# Querying firestorm at random

### Initialize

In [None]:
from google.cloud import firestore

import pandas as pd
import itertools
import numpy as np
from scipy.stats import norm
import matplotlib.pyplot as plt

%matplotlib inline

In [None]:
db = firestore.Client.from_service_account_json("../credentials/stairway-firestore-key.json")

## At random

Firestore doesn't have a random query functionality, so you will have to implement a randomizer yourself. There's two ways this could be done:
1. If you know the distribution of your document ids, draw randomly from there and query documents based on their id directly.
2. Choose some feature of your documents, draw a random number from it and use it to subset the data. Then sort the result and retrieve the top k documents (or sort descending if nothing found).


### Implementation of random 1

Showstopper: can Firestorm query multiple documents at once based on document id? If not, a for loop is required to fetch all destinations (=> multiple queries instead of one).

TODO: investigate!

### Implementation of random 2

For this, we need to select a feature first and look at its distribution to start drawing random numbers from.

In [None]:
dest = pd.read_csv("../data/destinations.csv")
dest = dest.loc[dest['succes'] == 1]  # only use OK destination data
dest.index = dest['id']  # set firestorm document id equal to stairway destination id
dest.shape

For example, `osp_importance`:

In [None]:
feature = 'osp_importance'

# Fit a normal distribution to the data:
mu, std = norm.fit(dest[feature])

# Plot the histogram.
plt.hist(dest[feature], density=True, alpha=0.6)

# Plot the PDF.
xmin, xmax = plt.xlim()
x = np.linspace(xmin, xmax, 100)
p = norm.pdf(x, mu, std)
plt.plot(x, p, 'k', linewidth=2)
title = "Fit results: mu = %.2f,  std = %.2f" % (mu, std)
plt.title(title)

plt.show()

Now we can randomly pick some kinde of number from this distribution by:

In [None]:
np.random.normal(mu, std)

Which means the final querying of firestorm would look as follows. 
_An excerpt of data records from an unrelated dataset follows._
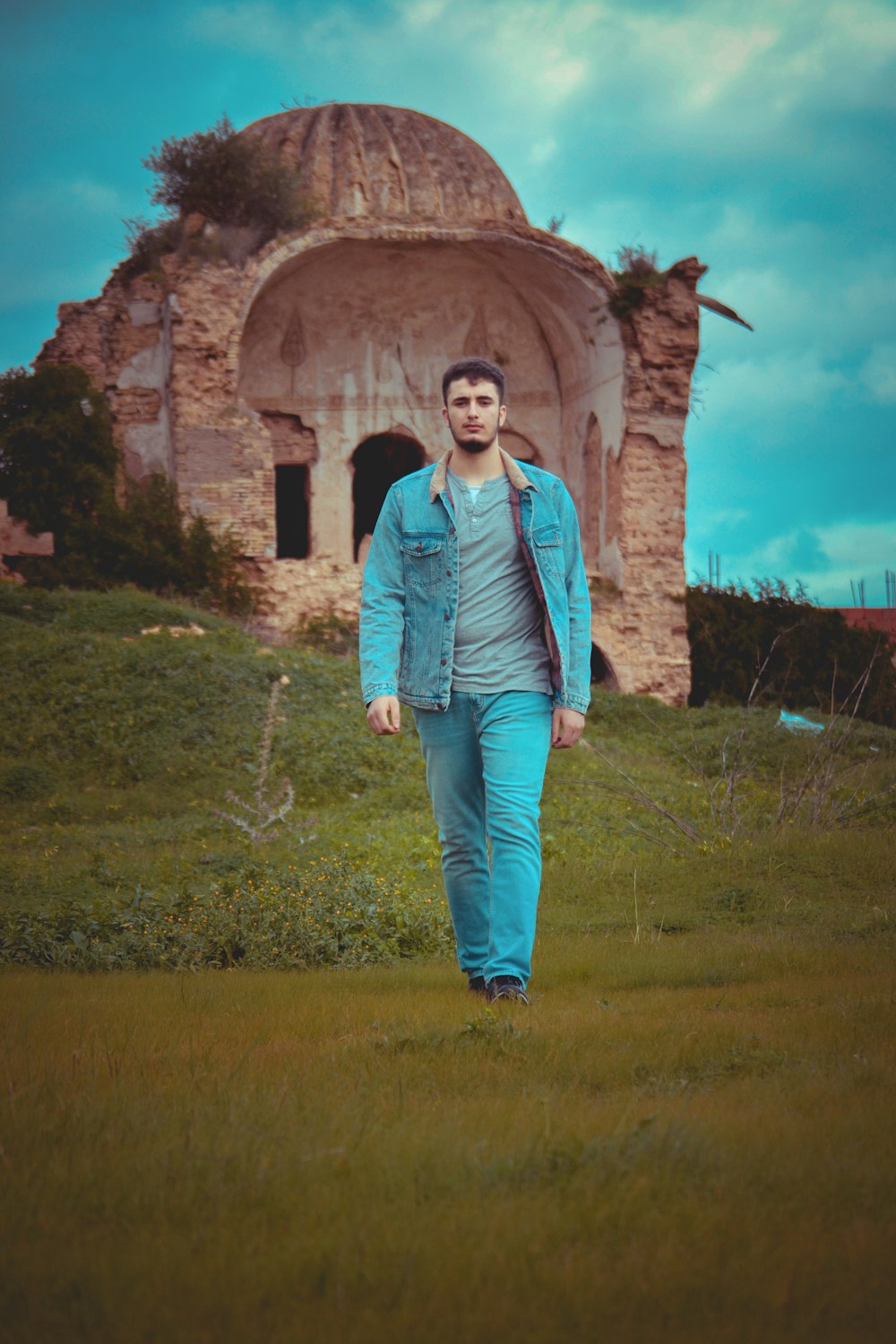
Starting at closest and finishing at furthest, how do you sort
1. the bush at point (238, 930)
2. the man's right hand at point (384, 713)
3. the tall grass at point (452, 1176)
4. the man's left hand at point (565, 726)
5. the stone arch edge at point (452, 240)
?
1. the tall grass at point (452, 1176)
2. the man's right hand at point (384, 713)
3. the man's left hand at point (565, 726)
4. the bush at point (238, 930)
5. the stone arch edge at point (452, 240)

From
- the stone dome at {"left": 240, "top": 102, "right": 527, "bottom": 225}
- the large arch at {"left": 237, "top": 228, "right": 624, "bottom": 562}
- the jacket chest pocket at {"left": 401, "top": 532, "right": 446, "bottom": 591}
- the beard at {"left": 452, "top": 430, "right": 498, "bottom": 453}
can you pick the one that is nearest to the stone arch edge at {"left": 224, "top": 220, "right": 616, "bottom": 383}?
the large arch at {"left": 237, "top": 228, "right": 624, "bottom": 562}

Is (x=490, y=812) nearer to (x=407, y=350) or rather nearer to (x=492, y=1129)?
(x=492, y=1129)

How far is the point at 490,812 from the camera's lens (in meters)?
4.43

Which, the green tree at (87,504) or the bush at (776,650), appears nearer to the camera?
the green tree at (87,504)

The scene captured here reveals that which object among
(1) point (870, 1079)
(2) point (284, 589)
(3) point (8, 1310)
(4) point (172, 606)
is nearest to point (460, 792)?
(1) point (870, 1079)

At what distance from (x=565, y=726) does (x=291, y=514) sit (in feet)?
74.6

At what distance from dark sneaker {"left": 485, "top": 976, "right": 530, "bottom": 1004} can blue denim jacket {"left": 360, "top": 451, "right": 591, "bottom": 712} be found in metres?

**Note:** to combine the equality operator (`==`) with a range or array-contains clause (`<, <=, >, >=, or array_contains`), make sure to create a composite index (one for each `continent` + `osp_importance`). Also, you cannot do range filters on two variables. See query docs [here](https://firebase.google.com/docs/firestore/query-data/queries).

In [None]:
query = (
    db
    .collection("destinations")
    .where('EU', '==', 1)
    .where('osp_importance', '<=', np.random.normal(mu, std))
    .order_by('osp_importance', direction=firestore.Query.DESCENDING)
    .limit(3)
    .get()
)

for doc in itertools.islice(query, 2):
    print(u'{} => {}'.format(doc.id, doc.to_dict()['name']))

Next steps: 
- Probably the distribution of `osp_importance` is highly variable per continent. Maybe fit something like this for each continent? 
- The `<=` filter in combination with descending probably causes the top `osp_importance` destinations to be never selected even though you might want these to be selected the most. Think about whether this is desired.

Done.